__Problem__
Return, word for word, the part of the Apprentice review that opens with the words "Okay you disgusting" and closes with "beat one time.".

__Source passage__

+++

The Apprentice

The Apprentice Season 4 review

Published by jamdog on 1st April, 2008.

 The Apprentice Season 4 review

The Apprentice Season 4

BBC2

 

Okay you disgusting slut bags. You want an Apprentice review? Motherfucker, I’m AWN the motherfucker. You wouldn’t believe how busy Aerial Telly is these days. One of the reasons Aerial Telly gets more pum-pum than Beanie Man at a booty shaking contest is because his time is so very precious. He’s constantly got his fingers in many pies at once and that applies to his work, his love life, his social life and his personal contribution to society. So scarcity makes the incredibly valuable Mr Telly even more valuable. But don’t none of y’all worry. Aerial Telly will always be there for you. This is not a game for him. He’s in this for life. Believe that. Aight den, drop that beat one time.

“Raef may have the haircut and general demeanour of a 1930s German Nazi but don’t let that fool you. He’s much more offensive than that.”

+++

__Material supplied__
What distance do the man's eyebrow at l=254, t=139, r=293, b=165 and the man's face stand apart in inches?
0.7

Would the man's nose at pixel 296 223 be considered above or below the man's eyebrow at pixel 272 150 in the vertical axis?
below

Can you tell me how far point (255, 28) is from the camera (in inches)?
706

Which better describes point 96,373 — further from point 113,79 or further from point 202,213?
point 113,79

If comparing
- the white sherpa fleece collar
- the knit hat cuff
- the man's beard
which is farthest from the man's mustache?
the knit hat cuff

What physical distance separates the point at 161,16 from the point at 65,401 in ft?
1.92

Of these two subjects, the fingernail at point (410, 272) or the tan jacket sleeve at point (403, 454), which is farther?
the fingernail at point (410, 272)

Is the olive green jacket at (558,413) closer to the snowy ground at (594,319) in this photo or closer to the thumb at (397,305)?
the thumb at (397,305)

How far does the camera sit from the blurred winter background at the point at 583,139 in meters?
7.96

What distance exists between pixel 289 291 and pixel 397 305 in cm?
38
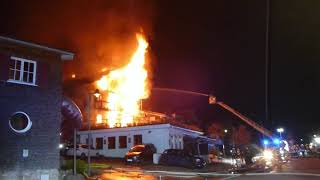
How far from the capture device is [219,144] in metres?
60.8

+++

__Task result__
Okay you disgusting slut bags. You want an Apprentice review? Motherfucker, I’m AWN the motherfucker. You wouldn’t believe how busy Aerial Telly is these days. One of the reasons Aerial Telly gets more pum-pum than Beanie Man at a booty shaking contest is because his time is so very precious. He’s constantly got his fingers in many pies at once and that applies to his work, his love life, his social life and his personal contribution to society. So scarcity makes the incredibly valuable Mr Telly even more valuable. But don’t none of y’all worry. Aerial Telly will always be there for you. This is not a game for him. He’s in this for life. Believe that. Aight den, drop that beat one time.